The wave corresponding to ${n}^{2}={\epsilon }_{\perp }/{\epsilon }_{0}$ has isotropic index of refraction, so $\stackrel{\to }{D}$ is always parallel to $\stackrel{\to }{E}.$  This is just an ordinary ray: for a given $\stackrel{\to }{k}$ vector pointing to a spot on the spherical surface, the normal to that surface is of course in the same direction, so the group velocity direction coincides with the ray direction.

On the other hand, for the allowed $\stackrel{\to }{k}$ vector on the ellipsoidal surface, the normal to the surface will not be in the direction $\stackrel{\to }{k},$ (except for the axes end points), and the group velocity, the direction of energy transfer, will not be $\stackrel{\to }{k}$: this is termed the extraordinary ray.

For this uniaxial crystal, the extraordinary ray will be in the plane of the optical axis and the ordinary ray (see figure).  (Landau calls this plane the "principal section".)  Differentiating the equation for the ellipse,

$\frac{{n}_{x}}{{\epsilon }_{\parallel }}dx+\frac{{n}_{z}}{{\epsilon }_{\perp }}dz=0$

along the ellipse, so the direction of the normal is $\left({n}_{x}/{\epsilon }_{\parallel },\text{ }\text{ }{n}_{z}/{\epsilon }_{\perp }\right)$ and the direction of the extraordinary ray is therefore given by

$\mathrm{tan}{\theta }^{\prime }=\frac{{\epsilon }_{\perp }}{{\epsilon }_{\parallel }}\mathrm{tan}\theta .$

When a ray of light enters such a crystal, it separates into these two beams, ordinary and extraordinary, having different velocities, and orthogonal polarizations.

## Simple Classical Model

To construct a simple classical model having this kind of behavior, assume that the simple harmonic oscillator restoring force potential $-\frac{1}{2}{\omega }_{0}^{2}{r}^{2}$ in the Lorentz molecule model is replaced by $-\frac{1}{2}{\omega }_{\perp }^{2}\left({x}^{2}+{y}^{2}\right)-\frac{1}{2}{\omega }_{\parallel }^{2}{z}^{2},$ not unreasonable for modeling the bonds between atoms holding the electrons in place in a non-isotropic lattice having an axis of symmetry.

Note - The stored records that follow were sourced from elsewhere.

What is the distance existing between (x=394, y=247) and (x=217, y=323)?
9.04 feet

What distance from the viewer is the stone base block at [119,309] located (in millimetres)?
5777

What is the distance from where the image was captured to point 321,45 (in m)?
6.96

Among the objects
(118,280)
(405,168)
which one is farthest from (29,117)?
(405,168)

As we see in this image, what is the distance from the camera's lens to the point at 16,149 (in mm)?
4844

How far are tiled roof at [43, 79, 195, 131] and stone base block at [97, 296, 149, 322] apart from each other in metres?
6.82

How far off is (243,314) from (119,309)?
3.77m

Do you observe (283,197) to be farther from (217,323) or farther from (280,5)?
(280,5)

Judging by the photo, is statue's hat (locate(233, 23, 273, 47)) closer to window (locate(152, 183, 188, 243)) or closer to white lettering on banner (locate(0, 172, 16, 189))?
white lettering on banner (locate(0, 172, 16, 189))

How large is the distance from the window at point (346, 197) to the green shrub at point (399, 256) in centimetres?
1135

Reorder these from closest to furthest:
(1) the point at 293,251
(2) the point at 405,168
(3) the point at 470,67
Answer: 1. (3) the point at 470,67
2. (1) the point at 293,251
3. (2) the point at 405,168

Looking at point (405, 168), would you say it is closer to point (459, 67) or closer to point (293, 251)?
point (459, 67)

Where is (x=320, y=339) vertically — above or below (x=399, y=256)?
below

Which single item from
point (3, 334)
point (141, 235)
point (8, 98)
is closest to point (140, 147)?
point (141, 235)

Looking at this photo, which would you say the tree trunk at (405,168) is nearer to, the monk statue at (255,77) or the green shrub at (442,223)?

Now a signal going through the crystal in the direction of the optic axis will have its electric field vector in the $\left(x,y\right)$ plane and will have the same speed irrespective of its polarization$—$all directions in that plane are equivalent.   But what about a ray going in along the $x$ axis?  If it's polarized along the $z$ axis, ${\omega }_{\parallel }$ will govern the oscillators’ response.  But for polarization along the $y$ axis, ${\omega }_{\perp }$ is what counts.  So the two polarizations will travel at different speeds.

This is how a quarter-wave plate works: if linearly polarized light enters, the electric field in the $yz$ plane at 45 degrees to the axis, and the speed difference and plate thickness is such that one component of the polarized ray is delayed a quarter cycle relative to the other on passing through the plate, circularly polarized light will emerge.